### EXERCISES
(A) Using the essay on refugee flows, explain why it calls the need to "do something" a trap.
(B) Pick up the essay on refugee flows after its final sentence and continue it.

### READING TEXT
──────

A searing image of a refugee child lying dead on a beach finally alerted the world to a crisis now entering its fifth year. Awareness is never bad, but here it too easily bypasses the question of where all the refugees come from, in favour of a simpler meme. One is reminded of Malala, one story that pushes aside millions.
Such narratives bait a familiar trap: the need to “do something”. That “something” in the Middle East is often the clumsy hand of military intervention under the thin cover of humanitarian rhetoric. Cries answered that way have a terrible history of exacerbating a problem they ostensibly set out to solve.
The scope of the problem is staggering. According to the United Nations High Commission for Refugees, there are more than three million Syrian refugees in the Middle East. Inside Syria itself, over 17 million people are in need of humanitarian assistance, including those internally displaced. Only 350,000 Syrians are estimated to have travelled to Europe. They are the ones you see on television.
In Iraq, some 1.8 million people were displaced between January and September 2014, a declared United Nations emergency, and Iraqis are currently the second-largest refugee group in the world. Yet even now the New York Times speaks of a "new wave" of Iraqi refugees, driven in part by "years of violence and unmet promises for democracy by a corrupt political elite".
The situation in Libya, Yemen, Afghanistan, Somalia and elsewhere is much the same.
There is a common denominator behind all of these refugee flows: they are, in whole or in part, the product of American "humanitarian interventions".
In 2003, President George W. Bush declared the goals of the United States in invading Iraq included freeing its people. In case that was not clear enough, in 2007 Bush proclaimed the American military the "greatest force for human liberation the world has ever known". Yet by 2007 the number of displaced persons in Iraq had grown by some 50 percent.
President Barack Obama used similar rhetoric in 2014, when he revived the United States' war in Iraq in response to a "humanitarian crisis that could turn into a genocide" for the Yazidi people. “One Iraqi cried that there is no one coming to help,” President Obama said at the time. “Well, today America is coming to help.” A senior administration official went on to explicitly describe the action as a humanitarian effort.
Some 5,000 airstrikes later, that humanitarian effort is now a bloody war with Islamic State, metastasized across multiple nations, exacerbating the refugee flow. For the Yazidis, long-forgotten by Americans as the no longer needed casus belli, the war enveloped them in Islamic State's slave trade.
The conflict in Syria remains connected to the 2003 American invasion of Iraq, in the form of militarised Sunni militias which took up arms, the growth of al-Qaeda and its off-shoots in Iraq, and of course the birth of Islamic State. Add to that the elimination of any effective border between Iraq and Syria to allow those forces to flow freely back and forth. American intervention in Syria ratcheted up seemingly on a schedule, all around the theme of saving the Syrian people from their dictator, Bashar al-Assad (similarities to George W Bush's 2003 wording in reference to Saddam Hussein are noted).

──────

### DATASET ENTRIES
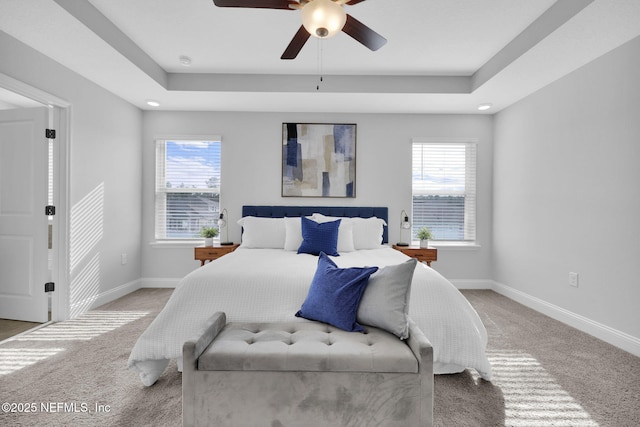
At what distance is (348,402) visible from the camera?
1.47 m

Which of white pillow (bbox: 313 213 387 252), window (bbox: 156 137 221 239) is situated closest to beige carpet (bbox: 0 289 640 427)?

──────

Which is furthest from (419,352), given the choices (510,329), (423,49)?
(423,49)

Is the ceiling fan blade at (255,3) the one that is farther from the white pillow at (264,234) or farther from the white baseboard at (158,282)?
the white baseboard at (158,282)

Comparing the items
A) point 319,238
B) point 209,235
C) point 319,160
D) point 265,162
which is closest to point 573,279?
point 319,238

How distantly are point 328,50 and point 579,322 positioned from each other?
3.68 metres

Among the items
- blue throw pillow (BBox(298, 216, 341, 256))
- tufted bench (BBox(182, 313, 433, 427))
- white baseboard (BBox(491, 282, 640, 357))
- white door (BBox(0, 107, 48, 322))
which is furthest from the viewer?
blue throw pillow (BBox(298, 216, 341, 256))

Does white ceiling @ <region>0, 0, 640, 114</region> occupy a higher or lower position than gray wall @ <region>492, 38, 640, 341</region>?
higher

──────

### FINAL RESULTS
(A) The essay says that in the Middle East, that "something" is often clumsy military intervention under a thin cover of humanitarian rhetoric. Responses of that kind have a terrible history of making worse the very problem they claim to solve.

(B)
After it appeared Assad used chemical weapons in 2013, it was American Secretary of State John Kerry who insisted that it was “not the time to be silent spectators to slaughter”. Airstrikes were forestalled for a time, then popped up in 2014 aimed not at Assad, but at Islamic State. Chaos has gone on to drawn numerous foreign powers into the conflict.
With Libya in 2011, there was again a "humanitarian effort," led by then-Secretary of State Hillary Clinton. Clinton sold intervention as a necessity: “Imagine we were sitting here and Benghazi had been overrun, a city of 700,000 people, and tens of thousands of people had been slaughtered, hundreds of thousands had fled. The cries would be, ‘Why did the United States not do anything?’” That “doing something” helped push Libya into failed state status, feeding the refugee flow and bleeding conflict into neighbouring countries.
It is foolish to claim the United States alone "caused" all of these refugee flows; multiple factors, including the aggressiveness of Islamic State, are in play. But it would be equally foolish to ignore American culpability, directly in Iraq and in Libya, and via arms flows and the fanning of flames, in Syria and Yemen. The common element is a stated intent to make things better. The common result is the opposite.
To many, particularly outside the United States, political rhetoric is just the aural garbage of imperialism. But inside the United States, military “humanitarian” intervention generally enjoys robust support. It may look like a shoddy product to some, but people continue to buy it, and thus it continues to happen. Politicians seem to know how to feed the public's demands to “do something” triggered by an emotional photograph for their own purposes.
There exists an inverse relationship between those that create refugees and those who help them. The United Nations High Commission for Refugees referred 15,000 Syrians to Washington for resettlement over the last four years; the United States accepted only 1,500, citing, among other issues, concerns over terrorists hiding among the groups.
But that was then, pre-photo.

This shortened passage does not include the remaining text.